3. Embrace hybrid as a new experiential format
Event attendees have seen the power of virtual events, and it is unlikely that they will now be willing to fly from one country to another for a day or two at a time. From a commercial point of view, as we move out of the COVID-19 pandemic, the cost of air travel may increase, meaning the trend for internationally accessible virtual events may continue.
Virtual events, meetings and conferences are better for the environment. They help to reduce emissions from decreased airline travel and transport and also reduce the waste produced by accommodation and catering at a destination. They also lead to more inclusive events, opening up access to more diverse groups and those with accessibility requirements.

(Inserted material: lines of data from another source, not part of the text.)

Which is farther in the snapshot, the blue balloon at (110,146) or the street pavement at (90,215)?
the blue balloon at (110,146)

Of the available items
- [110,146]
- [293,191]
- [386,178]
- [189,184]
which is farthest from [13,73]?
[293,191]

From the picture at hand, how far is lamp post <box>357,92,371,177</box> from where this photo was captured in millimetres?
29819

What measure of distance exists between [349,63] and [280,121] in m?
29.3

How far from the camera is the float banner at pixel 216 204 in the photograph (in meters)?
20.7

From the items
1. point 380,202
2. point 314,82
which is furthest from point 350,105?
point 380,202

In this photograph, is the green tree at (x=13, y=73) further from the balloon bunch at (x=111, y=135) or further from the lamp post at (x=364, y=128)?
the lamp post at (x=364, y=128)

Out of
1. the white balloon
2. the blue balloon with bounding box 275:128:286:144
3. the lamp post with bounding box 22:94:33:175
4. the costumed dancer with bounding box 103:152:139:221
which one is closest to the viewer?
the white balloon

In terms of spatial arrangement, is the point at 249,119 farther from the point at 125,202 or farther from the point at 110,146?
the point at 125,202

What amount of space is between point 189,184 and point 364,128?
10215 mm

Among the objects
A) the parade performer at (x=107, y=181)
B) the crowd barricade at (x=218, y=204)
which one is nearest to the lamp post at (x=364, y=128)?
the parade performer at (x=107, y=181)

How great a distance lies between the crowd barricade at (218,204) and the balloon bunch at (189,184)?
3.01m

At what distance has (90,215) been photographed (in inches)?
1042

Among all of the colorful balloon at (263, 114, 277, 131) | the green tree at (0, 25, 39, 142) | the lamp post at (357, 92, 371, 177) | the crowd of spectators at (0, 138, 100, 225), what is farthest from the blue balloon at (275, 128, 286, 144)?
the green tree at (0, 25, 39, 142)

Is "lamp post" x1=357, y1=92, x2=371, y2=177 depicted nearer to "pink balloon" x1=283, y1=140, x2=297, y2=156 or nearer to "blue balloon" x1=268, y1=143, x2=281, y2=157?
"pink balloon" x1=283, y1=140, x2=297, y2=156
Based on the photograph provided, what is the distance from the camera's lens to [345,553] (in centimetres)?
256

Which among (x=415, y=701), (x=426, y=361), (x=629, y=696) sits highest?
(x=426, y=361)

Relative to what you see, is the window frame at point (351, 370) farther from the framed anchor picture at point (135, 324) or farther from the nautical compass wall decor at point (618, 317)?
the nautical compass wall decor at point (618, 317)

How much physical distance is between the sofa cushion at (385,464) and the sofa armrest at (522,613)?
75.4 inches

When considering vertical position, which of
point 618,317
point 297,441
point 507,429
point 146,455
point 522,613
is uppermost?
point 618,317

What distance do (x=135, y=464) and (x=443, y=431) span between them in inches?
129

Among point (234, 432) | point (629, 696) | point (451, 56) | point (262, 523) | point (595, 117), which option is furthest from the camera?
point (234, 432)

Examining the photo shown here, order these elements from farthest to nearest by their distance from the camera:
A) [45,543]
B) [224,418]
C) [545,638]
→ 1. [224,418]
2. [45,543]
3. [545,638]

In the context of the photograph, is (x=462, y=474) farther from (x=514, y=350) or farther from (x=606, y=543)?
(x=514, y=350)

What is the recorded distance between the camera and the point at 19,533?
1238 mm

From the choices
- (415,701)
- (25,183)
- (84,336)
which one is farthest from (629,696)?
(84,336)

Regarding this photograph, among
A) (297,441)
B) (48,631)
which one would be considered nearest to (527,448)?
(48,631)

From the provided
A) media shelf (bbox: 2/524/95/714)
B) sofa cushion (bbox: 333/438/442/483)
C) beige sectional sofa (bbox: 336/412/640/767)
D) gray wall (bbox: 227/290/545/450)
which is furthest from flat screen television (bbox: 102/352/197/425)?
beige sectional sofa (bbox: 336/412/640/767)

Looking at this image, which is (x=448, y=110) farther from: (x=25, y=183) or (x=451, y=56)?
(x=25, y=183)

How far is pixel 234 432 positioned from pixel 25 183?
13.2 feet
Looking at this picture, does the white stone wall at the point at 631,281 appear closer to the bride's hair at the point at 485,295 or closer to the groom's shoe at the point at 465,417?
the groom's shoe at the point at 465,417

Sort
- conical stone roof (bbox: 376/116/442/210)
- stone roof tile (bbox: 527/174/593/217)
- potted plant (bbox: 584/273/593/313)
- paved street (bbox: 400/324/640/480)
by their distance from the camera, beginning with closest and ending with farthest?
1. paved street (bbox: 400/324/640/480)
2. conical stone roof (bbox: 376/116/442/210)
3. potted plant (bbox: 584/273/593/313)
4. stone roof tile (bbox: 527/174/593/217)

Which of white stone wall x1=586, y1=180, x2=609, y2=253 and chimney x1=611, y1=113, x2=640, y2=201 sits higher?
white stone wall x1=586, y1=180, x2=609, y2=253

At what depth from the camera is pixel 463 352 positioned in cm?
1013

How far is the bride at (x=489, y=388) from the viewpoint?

It is likely that, at least in the short to medium term, international events will be characterised by a hybrid approach: smaller, localised events streamed online for a global audience. There is a perception that virtual events cannot replicate that human interaction and that’s what makes in-person events so special. We see virtual events in their current form as an exciting opportunity to shape a new industry and discover new event tools and formats that enhance, rather than detract from, the event experience.
4. Power your attendees with plants
Food production is responsible for one-quarter of the world’s greenhouse gas emissions, so event catering should also be a major priority area when designing a sustainable event.
Following a vegan diet is the single biggest way to reduce your impact on the planet, according to researchers at the University of Oxford, so planners should consider taking meat and dairy off the menu.
For those events where a vegan or vegetarian menu is not acceptable, you can look at removing the most carbon-emitting foods, like beef, lamb and dairy – essentially products from grazing animals that take energy and space to raise.
5. Tell the world
There’s no harm in telling everyone about your sustainable credentials or using them as part of your event marketing. Clients and attendees love it; they want to know that you’ve thought about these things and rolled out something new and different for their event.